How might we possibly do that? It will depend on how wisely we address the matter of those billion new humans.
Here are four ways to cut greenhouse gases, from the most unlikely to the most plausible:
The first is to trap them before they float skyward and start acting like glass in a greenhouse. This is possible -- theoretically. We know how to capture carbon dioxide from smokestacks (though not from all those cars). We'd then have to dig deep holes to pump it underground and somehow keep it there. One way is to inject the gas into underground saline aquifers, turning their contents into salty carbonic acid, which would then react with surrounding rocks until the carbon dioxide becomes entombed in solid carbonates.
That's very neat but very expensive. The only attempt in the United States, in West Virginia, was abandoned in 2011 by American Electric Power because it would have cost two-thirds of $1 billion, even with the Department of Energy footing half the bill. Realistically, we'll never afford this -- and we're one of the rich countries. Imagine the rest of the world doing it.
The second possibility is finding new ways to produce clean energy. We must keep trying, but so far we can't concentrate enough diffuse sunlight or intermittent wind to run all our cities and factories (and it's hard to hang solar panels or wind turbines on cars).
Also, a 2012 paper in Environmental Research Letters by former Microsoft chief technology officer Nathan Myhrvold and Carnegie Institution physicist Ken Caldeira showed that the carbon debt incurred by construction of renewable energy plants, including mining their materials, takes decades to amortize before their energy is truly emission-free. And exotic methods such as controlled nuclear fusion, which powers the sun's core, are enticing but perpetually decades away.

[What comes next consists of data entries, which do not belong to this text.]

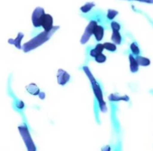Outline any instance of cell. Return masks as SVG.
<instances>
[{
    "label": "cell",
    "instance_id": "1",
    "mask_svg": "<svg viewBox=\"0 0 153 151\" xmlns=\"http://www.w3.org/2000/svg\"><path fill=\"white\" fill-rule=\"evenodd\" d=\"M58 29H59V26H55L54 29H53L51 31H48V32L43 31V32L39 33L38 36L34 37V38H31L30 41H28V42H26L25 44H23V46H22V50H23L25 53H27V52H29V51L33 50L34 48H37L38 47H39V46H41L42 44H44L45 42H47V41L52 37V35L56 32V30H58Z\"/></svg>",
    "mask_w": 153,
    "mask_h": 151
},
{
    "label": "cell",
    "instance_id": "2",
    "mask_svg": "<svg viewBox=\"0 0 153 151\" xmlns=\"http://www.w3.org/2000/svg\"><path fill=\"white\" fill-rule=\"evenodd\" d=\"M82 69H83L84 73H85L86 75L88 76V78H89V80H90V81H91V87H92L94 95H95V97H96V98H97V100H98V102H99L100 110H101L103 113L107 112V110H108L107 105H106V102H105V100H104V98H103L102 90H101V89H100L99 83L96 81L95 78L93 77V75H92V73H91V71H90V69H89L88 66H83Z\"/></svg>",
    "mask_w": 153,
    "mask_h": 151
},
{
    "label": "cell",
    "instance_id": "3",
    "mask_svg": "<svg viewBox=\"0 0 153 151\" xmlns=\"http://www.w3.org/2000/svg\"><path fill=\"white\" fill-rule=\"evenodd\" d=\"M18 129H19V132H20L22 138L23 139V141L27 147L28 151H36V147L32 141V139L30 135V132H29L26 125H21V126H19Z\"/></svg>",
    "mask_w": 153,
    "mask_h": 151
},
{
    "label": "cell",
    "instance_id": "4",
    "mask_svg": "<svg viewBox=\"0 0 153 151\" xmlns=\"http://www.w3.org/2000/svg\"><path fill=\"white\" fill-rule=\"evenodd\" d=\"M97 26H98V24H97L96 21H91L89 22V24L87 25V27H86V29L84 30V33H83V35H82V37L81 38V43L82 44H86L89 41L90 38L94 33V30H95V28Z\"/></svg>",
    "mask_w": 153,
    "mask_h": 151
},
{
    "label": "cell",
    "instance_id": "5",
    "mask_svg": "<svg viewBox=\"0 0 153 151\" xmlns=\"http://www.w3.org/2000/svg\"><path fill=\"white\" fill-rule=\"evenodd\" d=\"M45 11L43 8L41 7H37L33 13H32V16H31V21H32V24L34 27L39 28L41 27V21H42V18L45 15Z\"/></svg>",
    "mask_w": 153,
    "mask_h": 151
},
{
    "label": "cell",
    "instance_id": "6",
    "mask_svg": "<svg viewBox=\"0 0 153 151\" xmlns=\"http://www.w3.org/2000/svg\"><path fill=\"white\" fill-rule=\"evenodd\" d=\"M41 27H43L44 31H51L54 29V25H53V17L48 14L46 13L43 18H42V21H41Z\"/></svg>",
    "mask_w": 153,
    "mask_h": 151
},
{
    "label": "cell",
    "instance_id": "7",
    "mask_svg": "<svg viewBox=\"0 0 153 151\" xmlns=\"http://www.w3.org/2000/svg\"><path fill=\"white\" fill-rule=\"evenodd\" d=\"M70 80V75L69 73H67L65 71L59 69L58 73H57V82L60 85H65Z\"/></svg>",
    "mask_w": 153,
    "mask_h": 151
},
{
    "label": "cell",
    "instance_id": "8",
    "mask_svg": "<svg viewBox=\"0 0 153 151\" xmlns=\"http://www.w3.org/2000/svg\"><path fill=\"white\" fill-rule=\"evenodd\" d=\"M129 63H130V70L132 73H137L139 70V64L136 58L134 57L133 55H129Z\"/></svg>",
    "mask_w": 153,
    "mask_h": 151
},
{
    "label": "cell",
    "instance_id": "9",
    "mask_svg": "<svg viewBox=\"0 0 153 151\" xmlns=\"http://www.w3.org/2000/svg\"><path fill=\"white\" fill-rule=\"evenodd\" d=\"M93 35L97 41H101L104 37V28L100 25H98L94 30Z\"/></svg>",
    "mask_w": 153,
    "mask_h": 151
},
{
    "label": "cell",
    "instance_id": "10",
    "mask_svg": "<svg viewBox=\"0 0 153 151\" xmlns=\"http://www.w3.org/2000/svg\"><path fill=\"white\" fill-rule=\"evenodd\" d=\"M22 38H23V33L19 32V33H18V35H17V37H16L14 39L10 38V39L8 40V42H9L10 44L14 45L17 48L21 49V48H22V47L21 46V41H22Z\"/></svg>",
    "mask_w": 153,
    "mask_h": 151
},
{
    "label": "cell",
    "instance_id": "11",
    "mask_svg": "<svg viewBox=\"0 0 153 151\" xmlns=\"http://www.w3.org/2000/svg\"><path fill=\"white\" fill-rule=\"evenodd\" d=\"M105 49V47H104V44H101V43H100V44H98L93 49H91V52H90V55H91V56H92V57H96L97 56H99L100 54H101L102 53V51Z\"/></svg>",
    "mask_w": 153,
    "mask_h": 151
},
{
    "label": "cell",
    "instance_id": "12",
    "mask_svg": "<svg viewBox=\"0 0 153 151\" xmlns=\"http://www.w3.org/2000/svg\"><path fill=\"white\" fill-rule=\"evenodd\" d=\"M108 99L110 101H129V97L128 96H119L117 94H111L108 97Z\"/></svg>",
    "mask_w": 153,
    "mask_h": 151
},
{
    "label": "cell",
    "instance_id": "13",
    "mask_svg": "<svg viewBox=\"0 0 153 151\" xmlns=\"http://www.w3.org/2000/svg\"><path fill=\"white\" fill-rule=\"evenodd\" d=\"M26 89H27V90H28L30 94H32V95H37V96H39V93H40V91H39V88H38V87H37V85H36V84H34V83L30 84L29 86H27V87H26Z\"/></svg>",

Third, we can use incentives such as carbon taxes and moral persuasion to bring down energy consumption. Again, these help, and must be encouraged. Although a number of countries and some U.S. states have passed carbon taxes, consumption is exceedingly hard to control in a world where, for example, even the world's poor masses, increasingly living in cities, manage to get cell phones. Whether the power is pirated or not, they plug in their chargers nightly. Despite all our best efforts to conserve and consume less, global carbon emissions reached a record high in 2012, and keep climbing.
Last, however, if we can't control consumption, we can control the number of consumers. This is technology we already have, and it's cheap. Every woman, everywhere, could have contraception.
Most of us would find coercive government limits on child bearing abhorrent. But giving women access to contraception and to education makes draconian edicts unnecessary. An educated woman has an interesting and useful contribution to make to her family and her society. Since she can't easily do that with seven children hanging on her skirts, most women who get through secondary school want two children or fewer. Providing access to contraception and educating women may be the fastest path to giving our planet a break.
In September, the Intergovernmental Panel on Climate Change presented compelling evidence that seas are rising faster than ever in human history. The last time there was this much carbon in the atmosphere, at least 3 million years ago, oceans were 30 to 100 feet higher. Much of the world's most widely consumed foodstuff, rice, is grown near sea level, and the cost of protecting it with coastal dikes would be astronomical.
This month, a team of University of Hawaii climate modelers added in the journal Nature that in just seven years the tropics will be experiencing average temperatures unprecedented in recorded history -- and within a generation, so will the entire planet, unless we stabilize greenhouse gases in the next 20 years.
Population management can't do it all; we need a full-court press on all fronts. But if we want a secure future, we need to start with the fastest, most affordable way we know to limit carbon emissions: by bringing fewer emitters into the world.
The opinions expressed in this commentary are solely those of Alan Weisman.